The choice of colors is telling. Red and blue on a U.S. map has heavy baggage, as they signify the two main political parties in the country. Given that the author believes politics to be a key driver of health outcomes, the usage of red and blue here is deliberate. Throughout the article, the columnist connects the lower life expectancies in southern states to its politics.

For example, he said "these geographical disparities aren't artifacts of pure geography or demographics; they're the consequences of policy decisions at the state level... Of the 20 states with the worst life expectancies, eight are among the 12 that have not implemented Medicaid expansion under the Affordable Care Act..."

Casual readers may fall into a trap here. There is nothing on the map itself that draws the connection between politics and life expectancies; the idea is evoked purely through the red-blue color scheme. So, as readers, we are filling in the blanks with our own politics.

What could have been done instead?
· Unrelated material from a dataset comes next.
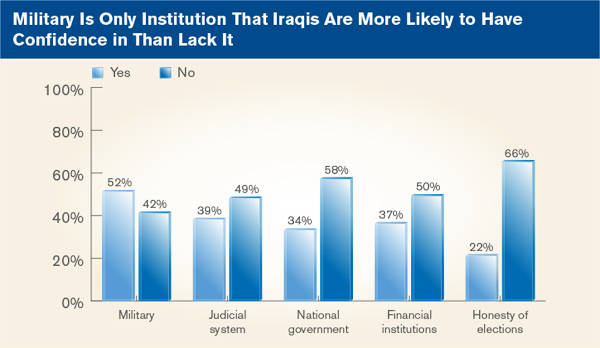 Military Is Only Institution That Iraqis Are More Likely to Have Confidence in Than Lack It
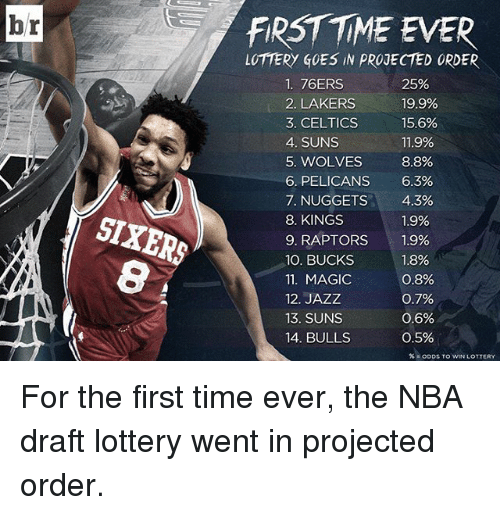 Celtic: br  FiRST TME EVER  LOTTERY GOES IN PROJECTED ORDER  1. 76ERS  25%  19.9%  2. LAKERS  3. CELTICS  15.6%  4. SUNS  11.9%  5. WOLVES  8.8%  6. PELICANS 6.3%  7. NUGGETS  4.3%  8. KINGS  1.9%  9. RAPTORS  1.9%  100. BUCKS  1.8%  0.8%  11. MAGIC  12. JAZZ  0.7%  0.6%  13. SUNS  14 BULLS  0.5%  ODDs TO WIN LOTTERY For the first time ever, the NBA draft lottery went in projected order.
Let's look at the life expectancy map side by side with the map of the U.S. 2020 Presidential election.

Because of how close recent elections have been, we may think the political map has a nice balance of red and blue but it isn't. The Democrats' votes are heavily concentrated in densely-populated cities so most of the Presidential election map is red. When placed next to each other, it's obvious that politics don't explain the variance in life expectancy well. The Midwest is deep red and yet they have above average life expectancies. I have circled out various regions that contradict the claim that Republican politics drove life expectancies down.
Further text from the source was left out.